I’m thrilled to announce that Work Songs is coming out on New Amsterdam Records.
I’m grateful to many people for helping Work Songs along its winding journey, but most of all I’d like to thank the people who play on the album, and for whom the piece was written: Becca Stevens, Gabriel Kahane, Ted Hearne, Nathan Koci, and Taylor Levine. Alex Venguer mixed the album, and the cover was drawn by Pixar’s own Harley Jessup.
Here’s the liner note I wrote about the piece:
Artists’ working habits have always fascinated me—Matisse sculpting in bed, Charles Ives’s Bach-ian eye-openers, Alice Munro’s strict quotas (very useful)—not so much for the insight they provide into the actual work, but more as an idealized template for how to organize one’s life.
The Work Songs project began to form eight years ago, in the spring of 2011. I had wanted to make something having to do with American song traditions.
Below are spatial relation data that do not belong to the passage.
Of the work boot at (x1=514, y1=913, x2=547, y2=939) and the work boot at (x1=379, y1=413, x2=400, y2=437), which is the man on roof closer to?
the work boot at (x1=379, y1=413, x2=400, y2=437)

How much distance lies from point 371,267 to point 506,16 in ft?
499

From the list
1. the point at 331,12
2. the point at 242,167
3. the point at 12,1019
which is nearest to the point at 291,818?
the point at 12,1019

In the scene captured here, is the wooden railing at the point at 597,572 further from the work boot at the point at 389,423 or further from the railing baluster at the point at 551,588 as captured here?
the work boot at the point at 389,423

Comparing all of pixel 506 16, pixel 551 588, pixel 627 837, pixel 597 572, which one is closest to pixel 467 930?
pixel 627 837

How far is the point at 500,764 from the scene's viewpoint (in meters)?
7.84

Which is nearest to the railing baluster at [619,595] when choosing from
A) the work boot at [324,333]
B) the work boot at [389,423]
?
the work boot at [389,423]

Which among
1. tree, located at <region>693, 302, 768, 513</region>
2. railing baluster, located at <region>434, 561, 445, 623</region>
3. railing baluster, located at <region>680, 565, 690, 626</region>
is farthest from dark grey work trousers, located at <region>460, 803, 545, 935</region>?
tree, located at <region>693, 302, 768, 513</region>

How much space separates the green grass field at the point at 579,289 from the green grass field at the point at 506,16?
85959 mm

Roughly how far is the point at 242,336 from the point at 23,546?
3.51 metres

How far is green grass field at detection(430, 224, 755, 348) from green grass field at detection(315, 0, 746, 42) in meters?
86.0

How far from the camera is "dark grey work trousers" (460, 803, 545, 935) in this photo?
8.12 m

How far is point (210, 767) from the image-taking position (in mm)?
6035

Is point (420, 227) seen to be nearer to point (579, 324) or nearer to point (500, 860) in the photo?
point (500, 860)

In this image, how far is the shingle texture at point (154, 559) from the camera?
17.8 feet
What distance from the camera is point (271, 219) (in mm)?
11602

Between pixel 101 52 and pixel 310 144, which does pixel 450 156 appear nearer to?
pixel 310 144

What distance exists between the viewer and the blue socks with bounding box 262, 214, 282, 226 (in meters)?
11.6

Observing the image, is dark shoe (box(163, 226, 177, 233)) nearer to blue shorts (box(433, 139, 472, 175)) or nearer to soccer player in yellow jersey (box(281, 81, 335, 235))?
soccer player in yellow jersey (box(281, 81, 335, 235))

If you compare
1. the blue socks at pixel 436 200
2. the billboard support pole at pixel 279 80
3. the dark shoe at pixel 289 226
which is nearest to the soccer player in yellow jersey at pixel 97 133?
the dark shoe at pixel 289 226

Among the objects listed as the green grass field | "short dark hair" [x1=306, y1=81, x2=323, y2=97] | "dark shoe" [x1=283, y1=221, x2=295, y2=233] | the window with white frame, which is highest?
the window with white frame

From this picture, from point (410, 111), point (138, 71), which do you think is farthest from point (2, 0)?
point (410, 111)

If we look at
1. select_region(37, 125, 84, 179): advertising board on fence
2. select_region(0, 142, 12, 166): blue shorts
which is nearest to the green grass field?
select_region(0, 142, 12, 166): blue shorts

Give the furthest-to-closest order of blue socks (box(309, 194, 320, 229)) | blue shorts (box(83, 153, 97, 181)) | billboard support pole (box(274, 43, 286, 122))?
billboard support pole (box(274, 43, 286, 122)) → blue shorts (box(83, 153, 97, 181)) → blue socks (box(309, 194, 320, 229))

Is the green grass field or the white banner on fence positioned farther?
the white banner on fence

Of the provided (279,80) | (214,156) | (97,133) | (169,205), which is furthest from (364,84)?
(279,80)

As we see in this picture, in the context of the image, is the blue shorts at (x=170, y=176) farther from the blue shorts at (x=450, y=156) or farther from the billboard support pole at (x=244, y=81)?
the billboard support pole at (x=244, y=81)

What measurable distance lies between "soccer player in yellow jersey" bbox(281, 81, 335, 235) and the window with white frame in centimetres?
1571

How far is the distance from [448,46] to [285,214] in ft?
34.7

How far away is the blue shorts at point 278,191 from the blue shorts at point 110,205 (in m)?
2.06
One of the first musical “scores” I encountered in my childhood was the Fireside Book of Folk Songs (a 1940’s edition, I think, with beautiful spot-color illustrations) which my parents owned. There are many work songs in the Fireside anthology, mostly about different kinds of manual labor. I gradually formed the idea to write a kind of artist-centric set of work songs, using similarly straight-backed, aphoristic texts. Some are songs of hardship and complaint, while others are meant to provide comfort, empathy, or possible solutions to problems. But they all, in some way, attempt to address existential questions—what do “artists” do, exactly, and how should we exist in the world?
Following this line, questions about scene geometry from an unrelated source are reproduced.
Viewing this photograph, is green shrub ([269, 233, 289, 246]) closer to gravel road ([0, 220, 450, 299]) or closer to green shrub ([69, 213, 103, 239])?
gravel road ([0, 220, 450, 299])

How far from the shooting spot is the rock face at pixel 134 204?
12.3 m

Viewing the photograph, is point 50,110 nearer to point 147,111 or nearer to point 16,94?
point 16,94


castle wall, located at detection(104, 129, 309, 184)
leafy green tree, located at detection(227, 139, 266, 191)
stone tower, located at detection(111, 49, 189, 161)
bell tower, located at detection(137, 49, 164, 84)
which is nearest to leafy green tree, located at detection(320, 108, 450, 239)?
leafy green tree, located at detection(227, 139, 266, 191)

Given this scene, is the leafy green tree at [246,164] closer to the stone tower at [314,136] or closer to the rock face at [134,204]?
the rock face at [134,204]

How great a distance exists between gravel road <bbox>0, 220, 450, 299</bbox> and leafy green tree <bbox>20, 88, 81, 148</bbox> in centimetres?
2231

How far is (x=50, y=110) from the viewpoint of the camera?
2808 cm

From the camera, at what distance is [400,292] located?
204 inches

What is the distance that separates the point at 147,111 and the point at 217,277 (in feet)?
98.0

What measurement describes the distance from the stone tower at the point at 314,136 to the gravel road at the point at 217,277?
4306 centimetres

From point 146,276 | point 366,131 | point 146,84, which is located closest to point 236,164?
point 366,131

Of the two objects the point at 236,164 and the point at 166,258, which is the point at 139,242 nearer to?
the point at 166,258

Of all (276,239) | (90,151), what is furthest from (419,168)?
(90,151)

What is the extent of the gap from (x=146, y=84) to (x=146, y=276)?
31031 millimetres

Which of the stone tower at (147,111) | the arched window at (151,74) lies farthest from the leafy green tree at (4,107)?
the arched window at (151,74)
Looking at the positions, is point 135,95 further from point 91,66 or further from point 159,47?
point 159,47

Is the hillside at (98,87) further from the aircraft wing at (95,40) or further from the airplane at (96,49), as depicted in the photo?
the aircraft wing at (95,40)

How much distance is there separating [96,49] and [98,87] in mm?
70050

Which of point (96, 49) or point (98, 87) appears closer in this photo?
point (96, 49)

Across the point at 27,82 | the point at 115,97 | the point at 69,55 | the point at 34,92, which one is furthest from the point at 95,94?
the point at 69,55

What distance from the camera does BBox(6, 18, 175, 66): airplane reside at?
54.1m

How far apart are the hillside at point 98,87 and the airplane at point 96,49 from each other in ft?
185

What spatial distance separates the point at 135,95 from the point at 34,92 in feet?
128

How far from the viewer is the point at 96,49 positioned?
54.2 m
Unlike a typical commission, Work Songs is a piece I wanted to write, for a specific group of friends and collaborators: Becca Stevens, Gabriel Kahane, Ted Hearne, and Nathan Koci. Becca, Gabriel, and Ted sing, as well as help play whatever instruments are at hand—a hodgepodge of guitars and keyboards—with Nathan and me on accordion and piano. The indispensable guitarist Taylor Levine joined the band further down the line. Since I wrote Work Songs for specific people, I was able to tailor each song to their particular individual strengths. The piece feels like a team effort in this regard, which is appropriate, since these fellow artists not only inspire me with their work, but help me find answers to those existential questions.
By way of introduction, “Art”: Melville lists the contradictions inherent in its creation (always comforting to think, when frustration arises, that Herman Melville felt it too). “Unemployment” describes a musician so burnt-out—artistically, emotionally, financially—that he is unable to hear the music anymore. “To Whom it May Concern” gives playful voice to a familiar feeling: that the grass is greener on the other side of the Atlantic (ah, for that progressive, democratic-socialist, Scandinavian grass). “Poet’s Work” is about whittling something down to its essence—a poem pared down to an aphorism, set over a slowly contracting musical process. And finally, Woody Guthrie’s list of new year’s resolutions— “Rulin’s”, he calls them—are as good and simple advice as anything I’ve read. Write a song a day. Learn people better. Change bedclothes often.